Argentina has an exceptionally diverse climate, ranging from subtropical in the North to polar in the far South. Average annual rainfall ranges from 150 millimetres in the driest parts of Patagonia to over 2,000 millimetres in the westernmost parts of Patagonia and the northeastern parts of the country.
The country has four very deep depressions. The lowest point is the Laguna del Carbón in the Great Depression of San Julián at 105 metres below mean sea level. In addition, there are three other deep salty depressions: Salina Grande and Salina Chica at 42 metres below mean sea level, and the Gran Bajo del Gualicho at 41 metres below mean sea level. However, there are no polders here, it are natural depressions, which are not inundated due to the dry climate.
In 2001, there was a bilateral Argentine - Dutch symposium in Buenos Aires on Sustainable water management and flood control in the area Pampeana Central and Bajos Submeridionales. In the context of this symposium, I was allowed to make a sightseeing flight with a small delegation over the Pampeana Central area. We took off from a local airport in Buenos Aires. We flew a bit over the city with millions of people. After a while, there was the adjacent countryside. This offered an enormous, very sparsely populated expanse, with lowlands and sometimes hills. We were told that the vast lowlands in Argentina were flooded from time to time. There were also a few polders in these areas. In short, we got a good impression of an overpopulated city with an adjacent, almost empty rural area.
The same must apply more or less to the Paraná Delta, where several areas are inundated for the greater part of the year. Canals have been constructed for both drainage and water transport. The spoil from these canals has often been dumped on the banks, thus forming in a certain sense dikes, which are built and inhabited just like the natural levees. The lower parts of the areas have been drained in a number of places by open drainage watercourses, so that the lands can be cultivated.
The population lives scattered along the rivers, navigable creeks and canals. Due to the frequent flooding, most people live in pile dwellings. As a result, even the largest floods result in a few casualties. In some places, a certain degree of protection against flooding has been created by surrounding the fields with dikes. These dikes are high enough to keep out regular flooding, but are not resistant to large floods. Dikes around urban areas are designed to prevent flooding with a chance of once in a thousand to ten thousand years. In these cases, it clearly concerns polders.
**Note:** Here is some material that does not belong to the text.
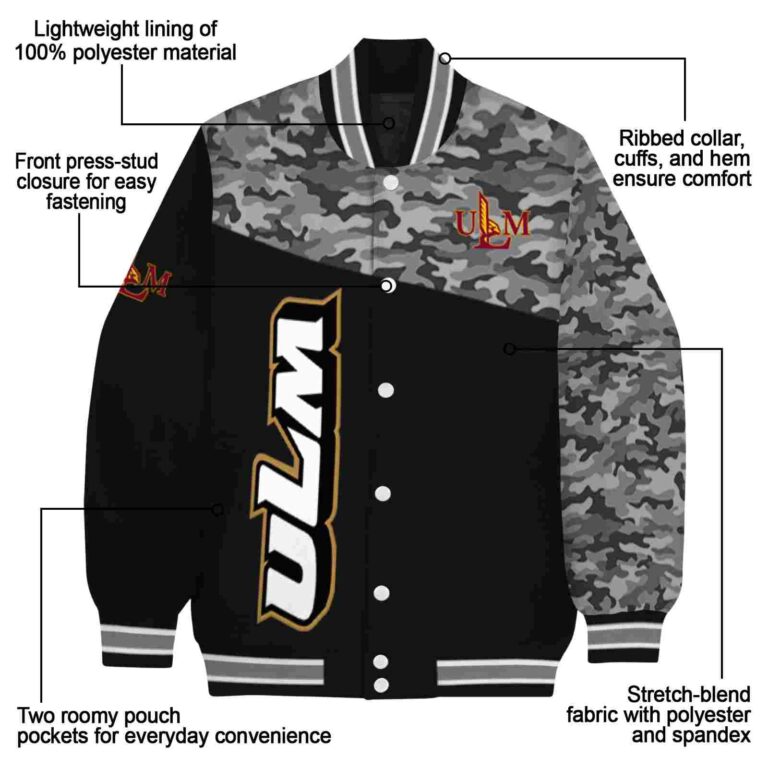 louisiana monroe warhawks camo patchwork black jacket new arrival jacketwow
During the international symposium on Polders of the World, which was held in 1982 in the then Agora in the city of Lelystad, the Netherlands, Dr. Sallabar from Argentina presented a list of polders in the Paraná delta in the vicinity of Buenos Aires. The total surface area of the twelve polders was over 44,000 hectares. He also presented a proposed open polder of 90,000 hectares in the delta. This project would be a first phase of much larger land reclamations. It is difficult to determine whether the proposed land reclamations were actually implemented.